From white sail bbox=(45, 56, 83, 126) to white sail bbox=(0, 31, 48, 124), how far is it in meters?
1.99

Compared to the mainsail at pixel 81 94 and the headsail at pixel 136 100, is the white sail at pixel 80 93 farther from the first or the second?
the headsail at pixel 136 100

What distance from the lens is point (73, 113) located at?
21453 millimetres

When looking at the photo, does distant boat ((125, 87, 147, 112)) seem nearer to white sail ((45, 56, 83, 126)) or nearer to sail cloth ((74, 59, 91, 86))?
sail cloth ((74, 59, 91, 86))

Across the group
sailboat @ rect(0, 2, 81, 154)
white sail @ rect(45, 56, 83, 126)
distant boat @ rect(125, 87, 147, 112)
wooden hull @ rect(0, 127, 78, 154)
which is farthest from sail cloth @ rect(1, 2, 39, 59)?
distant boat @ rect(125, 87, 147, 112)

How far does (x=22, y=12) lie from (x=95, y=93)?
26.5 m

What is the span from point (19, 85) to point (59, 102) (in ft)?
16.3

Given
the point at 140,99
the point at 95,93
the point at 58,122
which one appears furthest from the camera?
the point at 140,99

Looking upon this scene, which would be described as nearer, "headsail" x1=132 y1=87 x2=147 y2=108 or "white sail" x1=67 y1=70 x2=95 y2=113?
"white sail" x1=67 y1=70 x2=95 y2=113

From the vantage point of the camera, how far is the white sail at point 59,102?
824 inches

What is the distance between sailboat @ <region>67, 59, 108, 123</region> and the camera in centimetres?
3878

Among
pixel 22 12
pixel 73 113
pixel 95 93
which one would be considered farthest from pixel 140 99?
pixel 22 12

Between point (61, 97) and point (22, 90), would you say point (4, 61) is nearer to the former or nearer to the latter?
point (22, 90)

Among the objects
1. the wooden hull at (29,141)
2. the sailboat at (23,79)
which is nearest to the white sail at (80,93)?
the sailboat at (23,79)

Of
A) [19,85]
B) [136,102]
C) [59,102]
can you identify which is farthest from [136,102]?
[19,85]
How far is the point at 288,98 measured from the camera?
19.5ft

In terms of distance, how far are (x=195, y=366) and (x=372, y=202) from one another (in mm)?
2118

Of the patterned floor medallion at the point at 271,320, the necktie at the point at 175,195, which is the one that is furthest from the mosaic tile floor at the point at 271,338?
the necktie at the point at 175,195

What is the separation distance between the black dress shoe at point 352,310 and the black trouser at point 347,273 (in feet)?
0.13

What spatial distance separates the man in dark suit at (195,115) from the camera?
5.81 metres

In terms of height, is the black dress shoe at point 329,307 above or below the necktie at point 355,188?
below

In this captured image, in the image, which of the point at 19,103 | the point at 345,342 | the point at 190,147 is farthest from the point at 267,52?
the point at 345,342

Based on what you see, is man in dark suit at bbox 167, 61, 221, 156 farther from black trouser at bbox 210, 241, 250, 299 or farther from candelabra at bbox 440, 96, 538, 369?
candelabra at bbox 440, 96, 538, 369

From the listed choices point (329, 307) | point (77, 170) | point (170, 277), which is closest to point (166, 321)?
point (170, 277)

Given problem:
Reproduce the whole listing above, line for line, without changing a single character.

Full answer:
From white sail bbox=(45, 56, 83, 126) to white sail bbox=(0, 31, 48, 124), how far is it in meters?
1.99

Compared to the mainsail at pixel 81 94 and the headsail at pixel 136 100, is the white sail at pixel 80 93 farther from the first or the second?
the headsail at pixel 136 100

What distance from the lens is point (73, 113) located at?
21453 millimetres

When looking at the photo, does distant boat ((125, 87, 147, 112)) seem nearer to white sail ((45, 56, 83, 126)) or nearer to sail cloth ((74, 59, 91, 86))?
sail cloth ((74, 59, 91, 86))

Across the group
sailboat @ rect(0, 2, 81, 154)
white sail @ rect(45, 56, 83, 126)
distant boat @ rect(125, 87, 147, 112)
wooden hull @ rect(0, 127, 78, 154)
which is farthest from sail cloth @ rect(1, 2, 39, 59)?
distant boat @ rect(125, 87, 147, 112)

How far does (x=22, y=12) lie from (x=95, y=93)?
26.5 m

What is the span from point (19, 85) to point (59, 102) (in ft)?
16.3

Given
the point at 140,99
the point at 95,93
the point at 58,122
which one appears furthest from the camera?
the point at 140,99

Looking upon this scene, which would be described as nearer, "headsail" x1=132 y1=87 x2=147 y2=108 or "white sail" x1=67 y1=70 x2=95 y2=113?
"white sail" x1=67 y1=70 x2=95 y2=113

From the vantage point of the camera, how far is the white sail at point 59,102?
824 inches

What is the distance between sailboat @ <region>67, 59, 108, 123</region> and the camera in centimetres?
3878

Among
pixel 22 12
pixel 73 113
pixel 95 93
which one would be considered farthest from pixel 140 99?
pixel 22 12

Between point (61, 97) and point (22, 90), would you say point (4, 61) is nearer to the former or nearer to the latter?
point (22, 90)

Among the objects
1. the wooden hull at (29,141)
2. the sailboat at (23,79)
which is nearest to the white sail at (80,93)?
the sailboat at (23,79)

Of
A) [19,85]
B) [136,102]
C) [59,102]
can you identify which is farthest from [136,102]?
[19,85]
How far is the point at 288,98 measured from the camera?
19.5ft

In terms of distance, how far are (x=195, y=366) and (x=372, y=202) from one another (in mm)?
2118

Of the patterned floor medallion at the point at 271,320, the necktie at the point at 175,195, which is the one that is furthest from the mosaic tile floor at the point at 271,338?
the necktie at the point at 175,195

What is the separation distance between the black dress shoe at point 352,310 and the black trouser at point 347,273 (in feet)?
0.13

What spatial distance separates the man in dark suit at (195,115) from the camera?
5.81 metres

In terms of height, is the black dress shoe at point 329,307 above or below the necktie at point 355,188?
below

In this captured image, in the image, which of the point at 19,103 | the point at 345,342 | the point at 190,147 is farthest from the point at 267,52?
the point at 345,342

Based on what you see, is man in dark suit at bbox 167, 61, 221, 156 farther from black trouser at bbox 210, 241, 250, 299 or farther from candelabra at bbox 440, 96, 538, 369?
candelabra at bbox 440, 96, 538, 369

From the listed choices point (329, 307) | point (77, 170) | point (170, 277), which is closest to point (166, 321)?
point (170, 277)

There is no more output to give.